Many have left us to marry and raise a little community of their own, and endure all the sufferings of trying to lead this life in the factory, on the farm, enduring the frustrations of seeing their talents unused, their best energies of all their work days put into meaningless work in the cities, and not having the help we have of our community life and the assistance of our friends in our houses and farms.

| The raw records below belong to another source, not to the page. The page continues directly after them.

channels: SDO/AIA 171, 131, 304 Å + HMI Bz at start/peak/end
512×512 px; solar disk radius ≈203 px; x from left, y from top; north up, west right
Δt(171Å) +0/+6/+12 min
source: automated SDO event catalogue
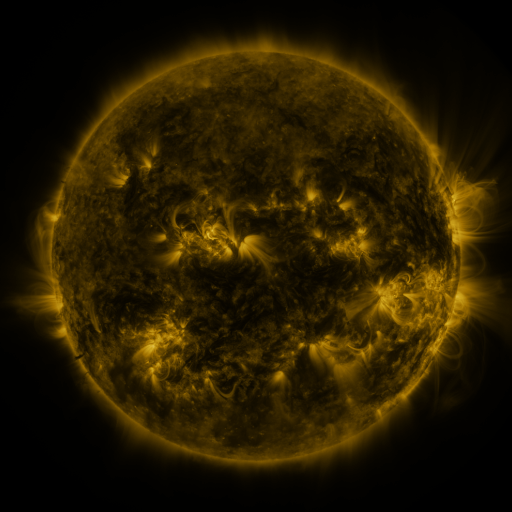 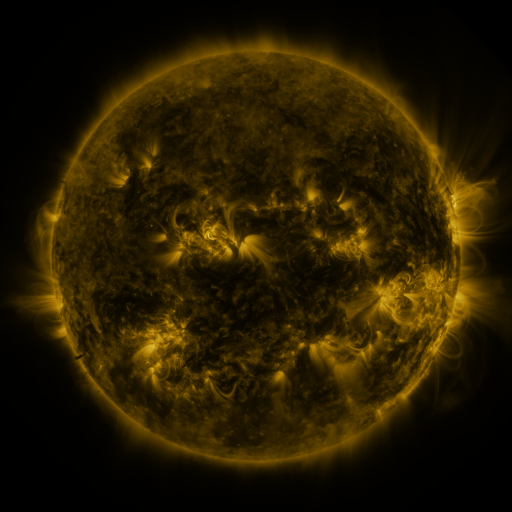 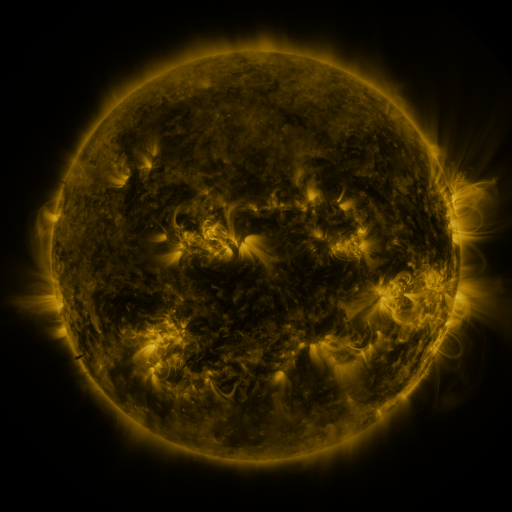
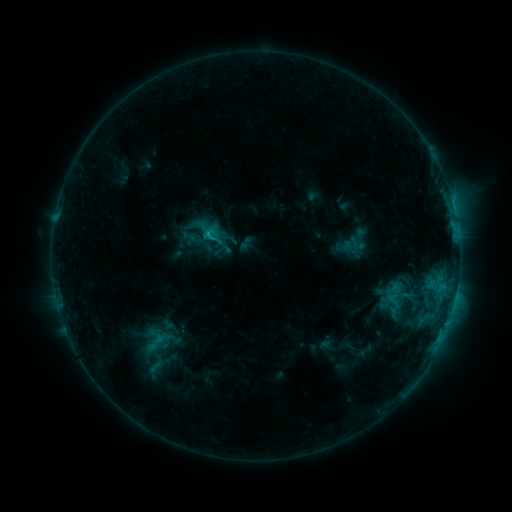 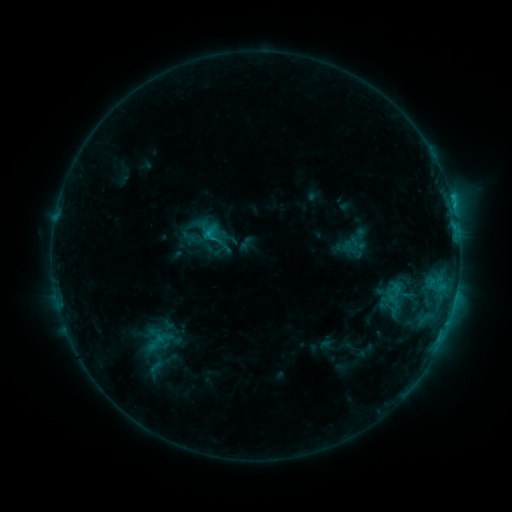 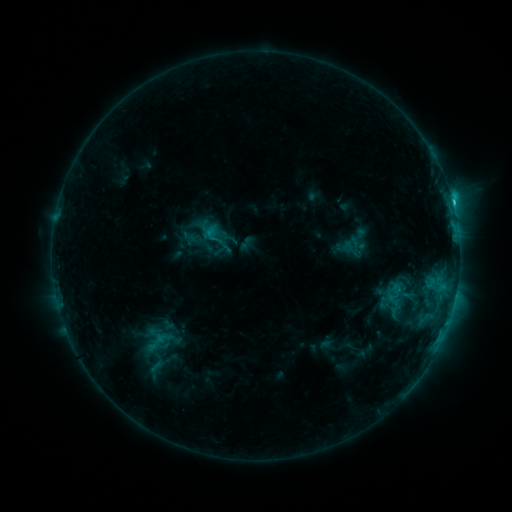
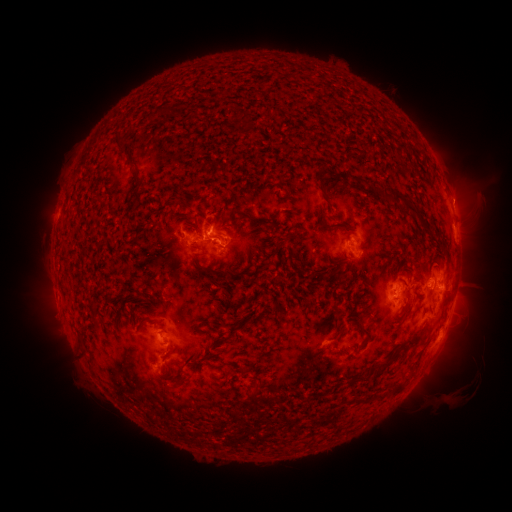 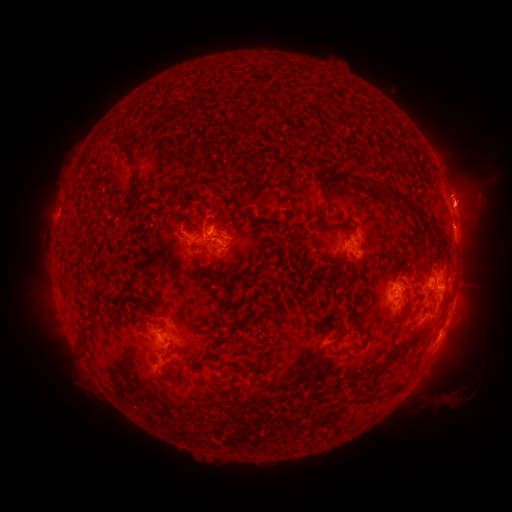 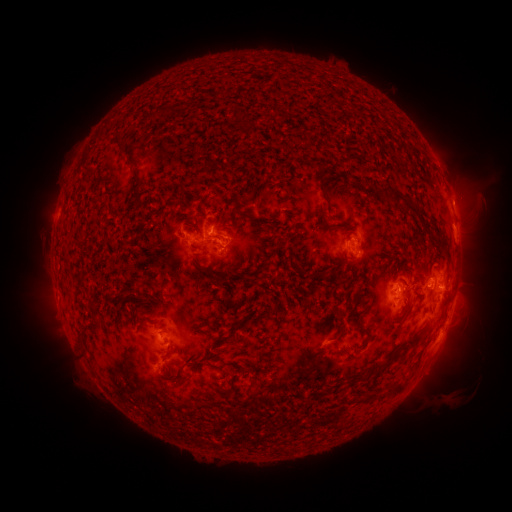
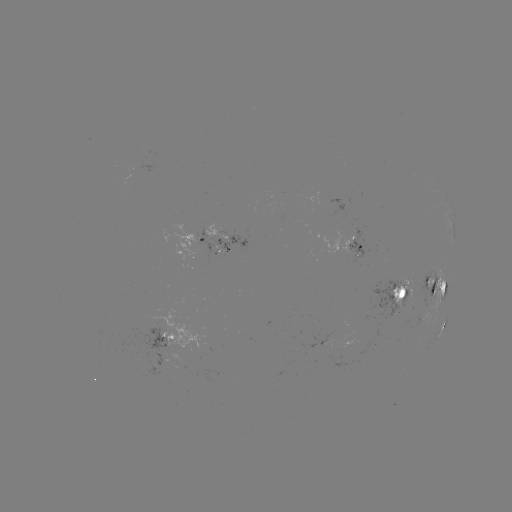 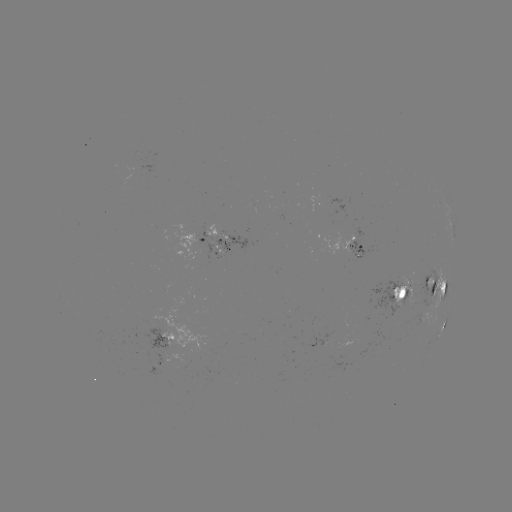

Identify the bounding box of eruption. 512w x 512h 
[426, 139, 499, 233].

We never intended to have breadlines, to care for so many, but it is always so hard to turn people away. Men out of hospitals, with no place but the public shelter housing other thousands, turned loose on the streets by day. We have had people come in to us from the streets who have died a few weeks after, from their long endured miseries. We still have people coming who sleep in doorways and spend their days with us and share our meals. It is so hard to limit oneself, and then too our Holy Father, Pius XII, told some Sisters once never to be afraid to run up bills for the poor. Of course it always comes back to the fact that we are not an accredited agency. We are not a charitable institution. And we are never going to turn into that because we are trying to make the point, by our lives, by our work, that personal responsibility comes first. We are born alone, we die alone, we must, each one of us, do what we can for God and our brother, not God and country, but God and our Brother, as Christ stated it. We are in difficulties now, not only with our bills, but with the State, with the City. We cannot print our usual Fall appeal, without pointing this out. But we are begging you to help us to continue to keep going with these ideas of ours about mutual aid, voluntary poverty, and the works of mercy. If we were forced to cease, how great a burden which we are bearing now, would fall upon the state or city–mental hospitals and convalescent homes, relief rolls and the bread lines of the Municipal Lodging house. And how many would be just wandering the streets, crouching in doorways. Oh God, look upon the face of Thy Christ in these poor, and help us to keep going.

So we are asking you, as our Lord himself told us to ask, for your help once more. And may God and His Blessed Mother whose month this most specially is, bless you a hundred fold, heaped up and running over.